The effect of this special law capping non-economic damages can be dramatic. Imagine two different scenarios: 1) you are on your way to the ER because your child is extremely sick and you are struck by an inattentive driver and that crash kills your child; 2) you avoid any car collision on the way to the ER, but when you get there, the nursing staff administers 10 times the safe dosage of a medication to your child, causing your child to go into cardiac arrest and ultimately die. Both scenarios involve the exact same result: your child has died due to the negligence of someone else. However, if your child dies in the car accident, there is no limitation on what a jury can award for the emotional devastation resulting from the loss of your child. On the other hand, if you make it to the hospital and your child perishes due to a medical mistake, the jury can find that your emotional distress entitles you to an award of (as an example) $5 million. What the jury does not know (and will never be told) is that their decision to award $5 million will be reduced by the judge because of the non-economic damages cap. In the end, the jury’s $5 million verdict translates to compensation of no more than $250,000. The law specifically states that “the $250,000 limit … may not be disclosed to a jury.” Mont. Code Ann. 25-9-411.

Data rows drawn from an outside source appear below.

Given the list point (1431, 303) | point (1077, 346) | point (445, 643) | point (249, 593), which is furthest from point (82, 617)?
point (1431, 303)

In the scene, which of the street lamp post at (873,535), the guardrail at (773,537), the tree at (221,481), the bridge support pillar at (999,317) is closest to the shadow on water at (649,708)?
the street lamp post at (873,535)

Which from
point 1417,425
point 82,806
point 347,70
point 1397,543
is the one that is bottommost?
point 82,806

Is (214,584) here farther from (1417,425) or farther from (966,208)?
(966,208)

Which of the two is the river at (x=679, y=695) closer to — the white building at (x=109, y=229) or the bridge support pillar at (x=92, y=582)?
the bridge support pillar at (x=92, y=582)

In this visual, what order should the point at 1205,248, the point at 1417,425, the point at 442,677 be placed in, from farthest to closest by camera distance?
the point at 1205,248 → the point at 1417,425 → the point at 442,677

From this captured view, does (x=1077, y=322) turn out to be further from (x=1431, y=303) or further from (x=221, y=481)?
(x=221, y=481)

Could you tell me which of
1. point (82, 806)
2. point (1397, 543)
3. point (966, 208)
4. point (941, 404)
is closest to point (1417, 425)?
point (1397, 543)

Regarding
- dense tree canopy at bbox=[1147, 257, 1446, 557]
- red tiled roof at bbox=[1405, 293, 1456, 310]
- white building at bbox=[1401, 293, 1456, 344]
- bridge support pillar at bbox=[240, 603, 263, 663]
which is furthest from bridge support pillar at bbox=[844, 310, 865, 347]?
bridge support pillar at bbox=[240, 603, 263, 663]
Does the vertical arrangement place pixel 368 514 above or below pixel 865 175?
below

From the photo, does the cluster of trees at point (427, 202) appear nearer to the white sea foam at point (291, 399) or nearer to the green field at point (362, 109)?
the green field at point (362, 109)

In summation, medical malpractice cases are very unique and patients’ rights have been slowly but dramatically diluted by “tort reform.” And although reform may sound like a good idea, the only winner in the kinds of special interest laws discussed in this post are the insurance companies who lobbied so effectively to get them. Doctors, patients, and society as a whole are not the intended beneficiaries, and these restrictions actually undermine a fundamental concept in the law: if you suffer injury or damages due to someone else’s negligence or willful misconduct, you are entitled to any and all compensation that is necessary to put you in the position you would be in, but for another’s wrongful conduct. In essence, this societal contract ensures that people are held responsible for their misconduct and that an innocent victim is compensated for the injuries he or she has suffered at the hands of another.
Special interest laws that are the result of intensive lobbying efforts like those that make medical malpractice claims harder to bring, more expensive, and provide less compensation to injured patients undermine the fundamental idea of fairness and accountability. These laws are ultimately aimed at lawyers and have been successful in making med mal cases too complicated and expensive to bring on behalf of clients. Unfortunately, people do not always see the serious harm caused by these restrictive special interest laws unless and until they or their loved ones are injured by a medical professional’s negligence.